Iceland Keeps Rates Unchanged as Krona Strength Damps Inflation

Iceland’s central bank left its benchmark interest rate unchanged for a 10th consecutive meeting after interventions in the currency market last year strengthened the krona and cooled inflation.

The seven-day collateral lending rate was kept at 6 percent, Reykjavik-based Sedlabanki said today in a statement on its website.

Inflation will “be lower this year than previously anticipated and will be close to target,” the bank said. “The inflation outlook for the coming two years has deteriorated since the November forecast, however, as the outlook is for the slack in the economy to give way to an output gap during the period.”

The bank last year managed to boost the krona after suspending foreign currency auctions designed to build up reserves. Policy makers are seeking to protect the currency from losses as they try to phase out capital controls in place since the 2008 economic meltdown.

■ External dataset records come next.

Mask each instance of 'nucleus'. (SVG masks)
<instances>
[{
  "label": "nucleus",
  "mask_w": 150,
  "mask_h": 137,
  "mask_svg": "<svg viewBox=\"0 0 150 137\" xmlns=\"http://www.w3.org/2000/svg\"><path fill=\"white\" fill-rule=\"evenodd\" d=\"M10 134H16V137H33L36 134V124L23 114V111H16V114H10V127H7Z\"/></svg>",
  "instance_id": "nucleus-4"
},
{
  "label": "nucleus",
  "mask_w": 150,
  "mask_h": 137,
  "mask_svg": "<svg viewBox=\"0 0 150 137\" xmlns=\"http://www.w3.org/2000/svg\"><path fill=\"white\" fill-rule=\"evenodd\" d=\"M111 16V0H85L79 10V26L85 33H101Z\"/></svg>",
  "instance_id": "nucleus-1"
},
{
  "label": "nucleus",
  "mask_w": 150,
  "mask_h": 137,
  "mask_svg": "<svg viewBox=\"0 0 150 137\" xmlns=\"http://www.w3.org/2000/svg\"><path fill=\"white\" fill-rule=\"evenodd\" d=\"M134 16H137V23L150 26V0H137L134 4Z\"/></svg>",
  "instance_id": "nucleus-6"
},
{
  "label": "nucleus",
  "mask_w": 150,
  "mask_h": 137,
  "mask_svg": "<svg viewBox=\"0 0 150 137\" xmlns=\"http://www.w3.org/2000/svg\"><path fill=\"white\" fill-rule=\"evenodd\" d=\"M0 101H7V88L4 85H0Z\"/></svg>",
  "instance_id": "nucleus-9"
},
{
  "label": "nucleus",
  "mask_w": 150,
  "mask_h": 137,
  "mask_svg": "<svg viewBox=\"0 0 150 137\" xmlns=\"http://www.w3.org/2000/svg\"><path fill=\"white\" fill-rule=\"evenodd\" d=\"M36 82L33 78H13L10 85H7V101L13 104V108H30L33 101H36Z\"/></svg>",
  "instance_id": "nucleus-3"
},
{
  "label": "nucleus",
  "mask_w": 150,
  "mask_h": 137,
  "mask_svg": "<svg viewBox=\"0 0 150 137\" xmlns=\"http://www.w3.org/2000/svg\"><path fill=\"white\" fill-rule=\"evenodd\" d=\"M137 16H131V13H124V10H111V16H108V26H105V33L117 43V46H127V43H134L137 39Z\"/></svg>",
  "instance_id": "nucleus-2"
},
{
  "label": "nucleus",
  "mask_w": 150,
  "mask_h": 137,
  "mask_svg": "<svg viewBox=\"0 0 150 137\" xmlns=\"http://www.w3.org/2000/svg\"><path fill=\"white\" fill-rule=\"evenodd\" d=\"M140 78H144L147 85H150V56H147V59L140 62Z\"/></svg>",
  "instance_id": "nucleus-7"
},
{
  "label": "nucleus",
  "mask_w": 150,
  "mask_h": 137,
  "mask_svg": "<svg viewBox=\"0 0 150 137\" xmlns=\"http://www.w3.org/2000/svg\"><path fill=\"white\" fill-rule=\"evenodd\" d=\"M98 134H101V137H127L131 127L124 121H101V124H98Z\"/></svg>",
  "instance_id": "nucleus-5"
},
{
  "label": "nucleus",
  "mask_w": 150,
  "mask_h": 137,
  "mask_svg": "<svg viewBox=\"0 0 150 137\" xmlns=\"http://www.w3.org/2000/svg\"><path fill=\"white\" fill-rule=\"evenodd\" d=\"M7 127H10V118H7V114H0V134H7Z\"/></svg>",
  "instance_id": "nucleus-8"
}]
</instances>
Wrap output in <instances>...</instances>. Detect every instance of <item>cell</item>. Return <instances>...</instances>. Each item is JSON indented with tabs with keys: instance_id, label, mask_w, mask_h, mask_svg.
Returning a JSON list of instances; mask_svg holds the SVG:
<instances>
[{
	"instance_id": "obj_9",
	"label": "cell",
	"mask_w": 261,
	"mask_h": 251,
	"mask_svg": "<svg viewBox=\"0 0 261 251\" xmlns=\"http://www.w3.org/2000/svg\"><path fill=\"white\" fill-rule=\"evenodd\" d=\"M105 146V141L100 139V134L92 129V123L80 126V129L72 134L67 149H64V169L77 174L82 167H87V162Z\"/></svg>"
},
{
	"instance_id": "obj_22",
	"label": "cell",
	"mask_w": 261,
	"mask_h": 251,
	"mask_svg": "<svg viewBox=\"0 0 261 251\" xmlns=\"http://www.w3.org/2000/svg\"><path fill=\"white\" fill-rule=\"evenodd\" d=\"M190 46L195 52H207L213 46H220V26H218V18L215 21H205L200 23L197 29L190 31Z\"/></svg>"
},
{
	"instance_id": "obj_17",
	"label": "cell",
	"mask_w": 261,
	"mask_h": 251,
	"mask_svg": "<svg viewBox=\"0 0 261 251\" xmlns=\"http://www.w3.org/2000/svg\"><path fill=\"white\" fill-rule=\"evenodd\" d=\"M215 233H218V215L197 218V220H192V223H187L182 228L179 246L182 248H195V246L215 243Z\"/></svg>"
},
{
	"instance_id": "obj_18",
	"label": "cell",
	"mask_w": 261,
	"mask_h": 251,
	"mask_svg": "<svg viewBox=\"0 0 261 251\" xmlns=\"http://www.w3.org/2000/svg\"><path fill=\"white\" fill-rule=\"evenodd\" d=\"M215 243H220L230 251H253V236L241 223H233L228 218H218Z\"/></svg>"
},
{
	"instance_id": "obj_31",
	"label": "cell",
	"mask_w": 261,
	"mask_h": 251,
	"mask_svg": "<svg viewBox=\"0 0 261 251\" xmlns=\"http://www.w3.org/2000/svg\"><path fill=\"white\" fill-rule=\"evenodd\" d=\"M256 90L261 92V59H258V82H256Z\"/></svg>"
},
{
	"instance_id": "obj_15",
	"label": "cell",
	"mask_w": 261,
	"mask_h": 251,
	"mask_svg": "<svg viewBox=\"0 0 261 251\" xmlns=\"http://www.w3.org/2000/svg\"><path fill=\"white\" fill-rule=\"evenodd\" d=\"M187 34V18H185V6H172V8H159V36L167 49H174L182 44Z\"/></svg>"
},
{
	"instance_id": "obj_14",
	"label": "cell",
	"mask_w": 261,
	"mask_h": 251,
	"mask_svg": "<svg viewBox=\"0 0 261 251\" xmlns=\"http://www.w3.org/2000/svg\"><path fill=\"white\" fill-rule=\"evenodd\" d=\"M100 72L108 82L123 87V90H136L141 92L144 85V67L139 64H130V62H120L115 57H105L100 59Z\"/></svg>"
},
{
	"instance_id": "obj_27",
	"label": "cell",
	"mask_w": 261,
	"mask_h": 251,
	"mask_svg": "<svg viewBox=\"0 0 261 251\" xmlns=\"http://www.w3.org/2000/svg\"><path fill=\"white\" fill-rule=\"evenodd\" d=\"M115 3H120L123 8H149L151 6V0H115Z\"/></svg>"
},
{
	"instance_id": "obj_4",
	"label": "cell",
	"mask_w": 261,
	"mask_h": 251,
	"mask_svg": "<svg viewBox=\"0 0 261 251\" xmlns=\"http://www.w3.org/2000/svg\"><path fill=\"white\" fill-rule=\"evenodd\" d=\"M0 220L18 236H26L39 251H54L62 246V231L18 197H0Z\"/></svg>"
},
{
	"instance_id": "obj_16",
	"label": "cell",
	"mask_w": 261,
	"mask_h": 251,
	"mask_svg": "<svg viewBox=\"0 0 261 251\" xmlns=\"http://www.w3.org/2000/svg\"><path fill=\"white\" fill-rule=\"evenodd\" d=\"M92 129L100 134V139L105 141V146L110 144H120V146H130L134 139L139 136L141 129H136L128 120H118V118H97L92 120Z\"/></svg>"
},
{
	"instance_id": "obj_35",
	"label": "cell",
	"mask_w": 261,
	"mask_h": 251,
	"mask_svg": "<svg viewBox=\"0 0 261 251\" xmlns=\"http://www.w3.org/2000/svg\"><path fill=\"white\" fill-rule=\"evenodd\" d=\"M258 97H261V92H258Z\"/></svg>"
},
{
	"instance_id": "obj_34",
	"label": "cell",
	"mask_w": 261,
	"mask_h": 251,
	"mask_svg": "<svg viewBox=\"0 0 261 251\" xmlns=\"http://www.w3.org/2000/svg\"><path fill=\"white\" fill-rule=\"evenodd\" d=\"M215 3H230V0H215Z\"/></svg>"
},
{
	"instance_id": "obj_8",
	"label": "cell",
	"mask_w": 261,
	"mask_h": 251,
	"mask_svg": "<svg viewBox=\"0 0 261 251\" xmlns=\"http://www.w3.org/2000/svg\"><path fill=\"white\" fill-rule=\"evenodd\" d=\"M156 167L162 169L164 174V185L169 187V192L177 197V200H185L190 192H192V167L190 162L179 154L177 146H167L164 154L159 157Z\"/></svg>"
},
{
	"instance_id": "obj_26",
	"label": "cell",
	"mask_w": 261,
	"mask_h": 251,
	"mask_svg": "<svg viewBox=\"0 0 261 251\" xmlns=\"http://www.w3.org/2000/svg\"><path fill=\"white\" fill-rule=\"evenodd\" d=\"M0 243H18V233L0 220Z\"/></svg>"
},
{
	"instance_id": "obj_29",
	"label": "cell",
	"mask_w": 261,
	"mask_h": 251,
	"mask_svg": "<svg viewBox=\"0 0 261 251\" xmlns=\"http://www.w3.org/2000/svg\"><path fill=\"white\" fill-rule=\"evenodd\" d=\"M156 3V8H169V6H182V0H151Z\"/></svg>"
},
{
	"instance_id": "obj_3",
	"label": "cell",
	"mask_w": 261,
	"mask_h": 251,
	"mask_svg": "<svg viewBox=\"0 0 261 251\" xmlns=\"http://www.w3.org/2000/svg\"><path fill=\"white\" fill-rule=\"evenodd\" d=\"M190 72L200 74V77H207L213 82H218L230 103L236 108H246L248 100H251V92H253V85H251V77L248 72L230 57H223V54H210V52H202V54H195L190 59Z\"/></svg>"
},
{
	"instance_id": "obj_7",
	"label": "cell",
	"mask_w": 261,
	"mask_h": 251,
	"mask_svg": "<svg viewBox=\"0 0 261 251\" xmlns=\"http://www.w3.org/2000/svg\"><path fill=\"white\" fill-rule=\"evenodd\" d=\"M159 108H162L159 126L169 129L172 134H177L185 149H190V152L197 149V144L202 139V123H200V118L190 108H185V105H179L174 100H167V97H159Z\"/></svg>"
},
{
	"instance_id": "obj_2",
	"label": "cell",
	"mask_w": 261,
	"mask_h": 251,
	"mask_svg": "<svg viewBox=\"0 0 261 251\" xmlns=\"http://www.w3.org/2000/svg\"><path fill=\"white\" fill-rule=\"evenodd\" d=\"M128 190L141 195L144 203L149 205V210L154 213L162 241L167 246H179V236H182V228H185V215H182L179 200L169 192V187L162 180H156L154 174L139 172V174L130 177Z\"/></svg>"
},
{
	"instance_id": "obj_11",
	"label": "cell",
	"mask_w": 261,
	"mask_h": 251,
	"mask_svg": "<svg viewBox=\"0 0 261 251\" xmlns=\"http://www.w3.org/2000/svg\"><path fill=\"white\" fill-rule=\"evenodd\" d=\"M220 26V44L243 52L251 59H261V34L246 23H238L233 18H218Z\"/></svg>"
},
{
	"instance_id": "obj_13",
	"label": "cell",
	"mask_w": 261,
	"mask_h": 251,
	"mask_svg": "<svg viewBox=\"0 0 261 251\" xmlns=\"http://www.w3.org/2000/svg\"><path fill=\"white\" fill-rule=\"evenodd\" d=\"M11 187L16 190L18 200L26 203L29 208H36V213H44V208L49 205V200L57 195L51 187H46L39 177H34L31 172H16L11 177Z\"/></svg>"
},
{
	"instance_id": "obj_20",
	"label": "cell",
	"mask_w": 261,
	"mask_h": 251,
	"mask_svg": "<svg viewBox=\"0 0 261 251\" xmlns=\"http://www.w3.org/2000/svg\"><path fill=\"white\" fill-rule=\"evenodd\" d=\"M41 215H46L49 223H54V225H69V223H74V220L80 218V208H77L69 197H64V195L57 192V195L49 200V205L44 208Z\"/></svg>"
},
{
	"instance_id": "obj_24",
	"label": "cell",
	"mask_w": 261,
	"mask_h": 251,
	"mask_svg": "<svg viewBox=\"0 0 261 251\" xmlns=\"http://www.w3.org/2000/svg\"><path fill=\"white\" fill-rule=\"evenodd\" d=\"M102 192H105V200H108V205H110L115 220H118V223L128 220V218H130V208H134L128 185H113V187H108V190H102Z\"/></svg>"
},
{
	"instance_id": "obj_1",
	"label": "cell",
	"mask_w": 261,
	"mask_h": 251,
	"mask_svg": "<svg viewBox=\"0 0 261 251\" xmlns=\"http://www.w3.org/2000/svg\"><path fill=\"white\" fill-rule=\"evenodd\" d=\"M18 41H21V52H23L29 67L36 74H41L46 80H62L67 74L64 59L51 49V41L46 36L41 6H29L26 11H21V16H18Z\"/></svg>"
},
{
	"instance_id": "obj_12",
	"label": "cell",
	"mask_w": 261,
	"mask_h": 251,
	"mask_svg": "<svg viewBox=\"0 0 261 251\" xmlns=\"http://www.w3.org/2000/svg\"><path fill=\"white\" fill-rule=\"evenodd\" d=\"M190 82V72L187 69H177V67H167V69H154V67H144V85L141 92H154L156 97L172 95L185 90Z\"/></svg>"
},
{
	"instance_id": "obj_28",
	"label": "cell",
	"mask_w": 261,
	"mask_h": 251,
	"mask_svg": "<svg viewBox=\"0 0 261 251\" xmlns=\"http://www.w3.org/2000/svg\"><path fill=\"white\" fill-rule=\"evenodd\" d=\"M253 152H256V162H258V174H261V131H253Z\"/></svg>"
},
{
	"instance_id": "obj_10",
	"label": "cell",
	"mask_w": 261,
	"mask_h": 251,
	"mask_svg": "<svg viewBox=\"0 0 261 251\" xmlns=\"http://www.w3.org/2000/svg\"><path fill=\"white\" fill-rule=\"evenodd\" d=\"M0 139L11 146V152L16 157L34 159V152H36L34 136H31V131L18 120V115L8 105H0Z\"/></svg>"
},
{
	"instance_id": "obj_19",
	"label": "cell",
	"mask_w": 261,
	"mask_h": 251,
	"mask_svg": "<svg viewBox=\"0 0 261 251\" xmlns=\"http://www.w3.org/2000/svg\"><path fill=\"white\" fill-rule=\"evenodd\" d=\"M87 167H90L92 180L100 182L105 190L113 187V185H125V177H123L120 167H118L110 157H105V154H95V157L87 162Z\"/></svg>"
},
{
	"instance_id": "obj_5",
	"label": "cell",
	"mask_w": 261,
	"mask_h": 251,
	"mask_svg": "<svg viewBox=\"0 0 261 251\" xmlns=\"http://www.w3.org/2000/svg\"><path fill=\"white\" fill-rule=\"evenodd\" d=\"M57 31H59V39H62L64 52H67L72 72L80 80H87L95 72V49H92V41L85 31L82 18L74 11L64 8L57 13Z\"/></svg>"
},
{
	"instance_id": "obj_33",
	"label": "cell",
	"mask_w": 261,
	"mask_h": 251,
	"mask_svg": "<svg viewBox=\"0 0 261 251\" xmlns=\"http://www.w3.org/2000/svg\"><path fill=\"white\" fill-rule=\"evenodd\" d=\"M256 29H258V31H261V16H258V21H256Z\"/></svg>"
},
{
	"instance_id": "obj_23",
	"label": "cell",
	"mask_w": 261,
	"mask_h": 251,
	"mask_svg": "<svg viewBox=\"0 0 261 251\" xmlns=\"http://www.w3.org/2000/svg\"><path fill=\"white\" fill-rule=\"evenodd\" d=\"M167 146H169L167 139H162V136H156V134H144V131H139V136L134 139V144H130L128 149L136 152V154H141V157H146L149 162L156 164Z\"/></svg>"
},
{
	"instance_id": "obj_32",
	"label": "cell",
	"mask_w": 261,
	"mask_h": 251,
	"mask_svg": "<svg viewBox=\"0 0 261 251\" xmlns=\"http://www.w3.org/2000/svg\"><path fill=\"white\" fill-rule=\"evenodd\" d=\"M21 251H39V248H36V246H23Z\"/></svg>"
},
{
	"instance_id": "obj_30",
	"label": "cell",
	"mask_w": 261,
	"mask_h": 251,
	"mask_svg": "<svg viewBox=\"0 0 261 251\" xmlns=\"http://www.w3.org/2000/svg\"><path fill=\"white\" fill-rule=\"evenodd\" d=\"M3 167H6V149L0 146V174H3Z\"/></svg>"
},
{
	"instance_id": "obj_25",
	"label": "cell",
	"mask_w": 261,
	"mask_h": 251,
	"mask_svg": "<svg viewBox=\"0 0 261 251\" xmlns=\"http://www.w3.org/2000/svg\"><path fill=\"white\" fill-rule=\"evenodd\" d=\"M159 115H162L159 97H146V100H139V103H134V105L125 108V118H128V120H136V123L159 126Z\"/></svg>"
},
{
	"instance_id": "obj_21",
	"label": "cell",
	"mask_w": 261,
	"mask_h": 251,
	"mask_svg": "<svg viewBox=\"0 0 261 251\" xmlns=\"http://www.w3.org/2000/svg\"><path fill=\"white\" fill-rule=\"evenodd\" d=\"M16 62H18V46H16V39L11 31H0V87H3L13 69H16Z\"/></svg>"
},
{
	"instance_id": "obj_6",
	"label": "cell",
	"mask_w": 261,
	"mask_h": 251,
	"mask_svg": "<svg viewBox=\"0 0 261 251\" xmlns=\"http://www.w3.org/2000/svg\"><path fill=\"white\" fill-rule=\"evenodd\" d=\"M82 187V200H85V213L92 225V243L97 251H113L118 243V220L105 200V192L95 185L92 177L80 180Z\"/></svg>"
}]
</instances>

The krona has gained about 6.4 percent against the euro from a low in October, helping cool inflation to 3.1 percent last month, from an average of 3.9 percent last year. The central bank, which targets inflation of 2.5 percent, has raised rates six times since August 2011 to prevent krona losses from fueling inflation.

Finance Minister Bjarni Benediktsson on Feb. 9 said he was optimistic that Iceland would soon be in a position to remove the krona restrictions, which are blocking about $7.2 billion in krona-denominated assets from being converted into foreign exchange. Removing the controls this year depends on whether “it’s possible to align the expectations of all those involved,” he said.

Iceland, which completed a 33-month International Monetary Fund program in August 2011, is now outgrowing much of Europe as it recovers from its recession. The economy is seen expanding 2.3 percent this year and 2.5 percent in 2015, the European Commission forecast in November.